* **GIVEN PASSAGE**:

....

CMSC 858L, Foundations of Machine Learning, Fall 2015: Tue, Thu 2-3:15PM



Administrative Details

Instructor: Aravind Srinivasan
Office: AVW 3263, Phone: 301-405-2695
Instructor's office Hours (starting Sept 3rd): Tue and Thu 10-11 in AVW 3263 (additional slots by appointment; Aravind is happy to talk to students)
Course Time and Location: Tue, Thu 2-3:15PM, CSIC 3120
Half-TA: David G. Harris
Course Webpage: http://www.cs.umd.edu/class/fall2015/cmsc858L/index.html

Course Details

Course material and topics: There will be no required textbook for this course: we will primarily use Rob Schapire's excellent scribed course notes. The book by Shalev-Schwartz and Ben-David (also available free online here) is also very useful.
Based on time available, we also plan to cover additional topics including kernels, basic optimization techniques, information theory, and ethical issues. This being a "foundations" course, the emphasis will be on rigorous algorithms and proofs; we will also discuss practical heuristics & applications and ethical considerations. Check out Samuel Ieong's notes and Srinath Sridhar's two videos for relevant probability background.

....

* **WORK TO BE COMPLETED**: Extend the CMSC 858L course page with new text that picks up after its last sentence. The data comes from a source unrelated to the course page.

* **SOURCE DATA**:
....

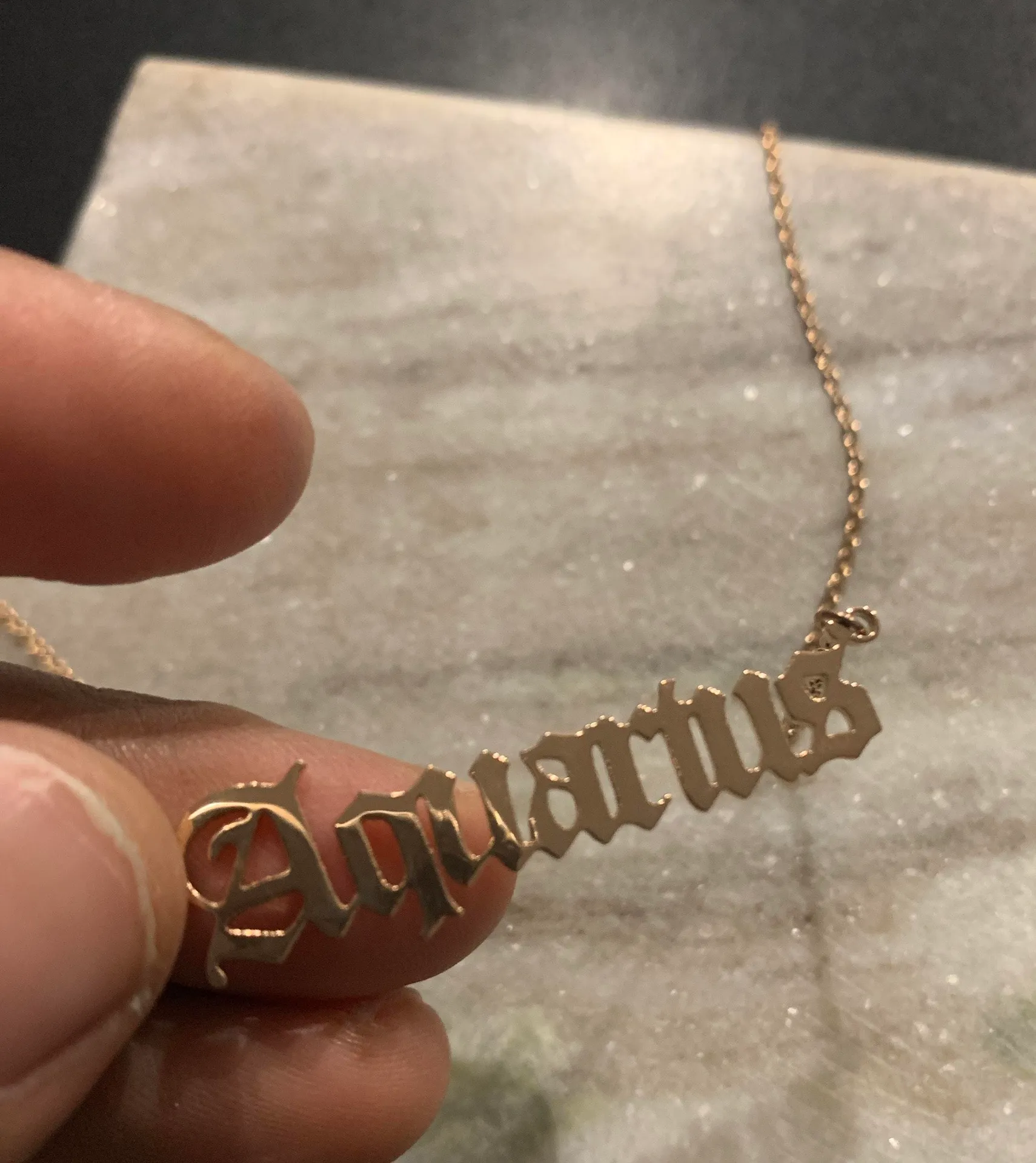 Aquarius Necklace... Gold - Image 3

....

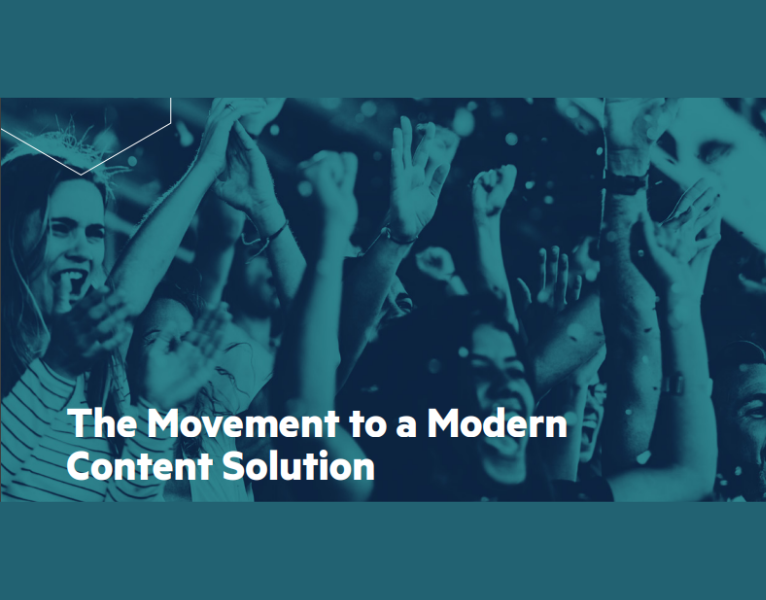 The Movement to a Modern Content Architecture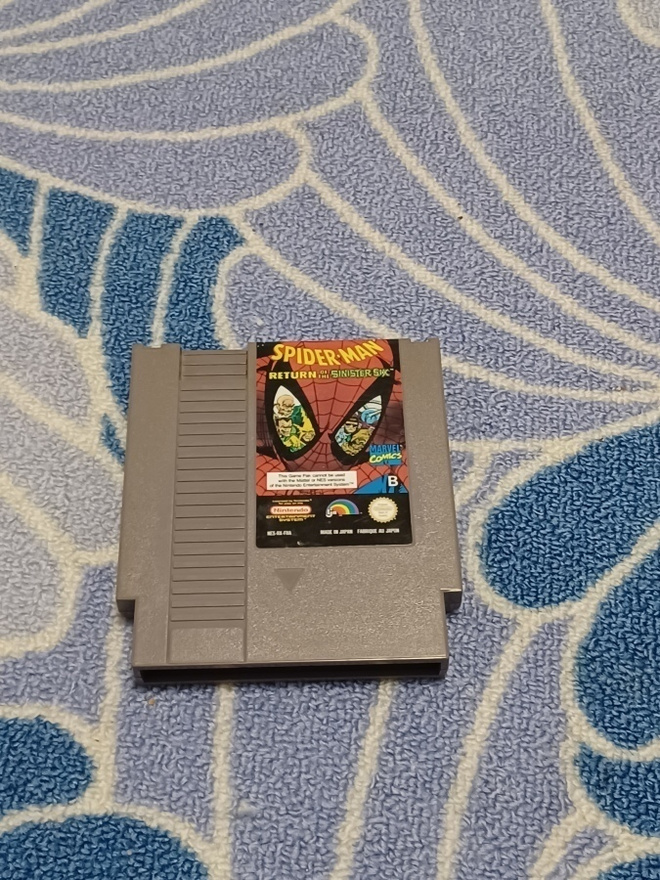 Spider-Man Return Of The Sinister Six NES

....

* **EXERCISE RESULT**:
Please click here for the regularly-updated list of topics covered in past classes.

Problem-solving: The best way to learn the material is through problem-solving. We will facilitate this via a partially-inverted classroom format: since we will closely follow Schapire's notes for much of the class, students will be expected to read ahead from the notes (read from start to end, a bit ahead of class). We will go over the notes in class faster than in an introductory graduate class, and use the resultant time to do some problem-solving during Thursday classes.

Homework and Project: We will have some graded and some ungraded homework assignments. Students will work in groups of three for graded homework assignments, and are also urged to complete the ungraded assignments (solutions to which will be provided).
The project will involve reading substantial material and problem-solving based on it; alternatively, student-groups are welcome to propose to Aravind new projects that they will do based on the course material -- please make such proposals by October 1st, and Aravind will respond by October 6th whether your proposal is approved or not.

Grading and participation: We will have a take-home mid-term and in-class final. The grade will be determined by: Homework 30%, Mid-term 25%, Final 35%, and Class Project 10%. Enthusiastic participation is strongly encouraged. Much of the outside-classroom discussion will be through Piazza; please register and participate.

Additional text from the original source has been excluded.